Very large volume is the first characteristics of big data. Here are some sample statistics about number of users which produce large volume of data everyday using comments, posts, photos, videos, likes etc on different platforms on social media. Here are examples of large volumes.
- Facebook: 2000 million users
- Google+: 111 million users
- Instagram: 1000 million users
- LinkedIn: 562 million users
- Pinterest: 200 million users
- Reddit: 542 million users
- Snapchat: 186 million daily users
- Twitter: 326 million users
- WhatsApp: 900 million users
- Youtube: 1500 million users
Data put on social media qualifies as big data. So is the case with the data collected from thousands of sensors in IoT based application.
Velocity refers to the speed with which data is generated from human interactions with social media, mobile apps, websites etc.
Let us look at some statistics about what happens in every minute on social media.
- Snapchat users share 527,760 photos
- More than 120 professionals join LinkedIn
- Users watch 4,146,600 YouTube videos
- 456,000 tweets are sent on Twitter
- Instagram users post 46,740 photos
It is very peculiar characteristics of big data. One should be able to handle this velocity to get insights and use it for the competitive advantage.
Variety refers to different types of data. We generate different types of data like text files, PDFs, excel sheets, emails, photos, databases, videos and data generated by sensors,. This includes structured data like database records and unstructured data like comments, likes etc. The unstructured data cannot retrieved using structured Query Language (SQL). Hence, a different type of databases known as NO-SQL databases are used to handle such data. MongoDB, CouchDB are example of such databases.
At the start, when big data as concept was introduced 3 V’s were focused. As more and more applications were developed using big data, additional V’s got added.
Veracity, Validity, Volatility
Dictionary meaning of word ‘Veracity’ is ‘conformity to facts’ or ‘accuracy’. In data processing the bigger challenge in cleanliness of the data. As data is gathered from multiple sources, chances of getting lot of noise or bad data are very high. If you use this so called dirty data without cleaning it, predictions and analysis would not be useful or may be sometimes grossly wrong. Accuracy or cleanliness of data refers to Veracity. Along with veracity, validity of data in the context is also equally important.
Volatility refers to how long the data would be valid in the business context. For example, comments of Facebook about a movie being released recently may not have longer impact. User sentiments may keep on changing every week. Processing the data quickly and taking corrective actions faster is required.
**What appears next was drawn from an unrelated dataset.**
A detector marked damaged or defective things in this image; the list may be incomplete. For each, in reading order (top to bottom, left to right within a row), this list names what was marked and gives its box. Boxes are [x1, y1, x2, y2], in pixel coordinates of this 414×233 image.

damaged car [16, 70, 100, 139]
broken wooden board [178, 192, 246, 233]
It makes sense to process this big data only if it has value. Extracting value becomes difficult due to velocity and volatility.
Big data technologies are designed to handle these challenges. Tools used in Hadoop eco-systems like Map Reduce, PIG, HIVE, HBase, Sqoop, Spark, Storm etc. are popular for big data processing. There are NO-SQL database like MongoDB are also used. Distance MBA in AI and ML would cover some of these technologies along with analytics. After completion of the distance MBA program, in a data science job role, you would use technologies and overcome these challenges.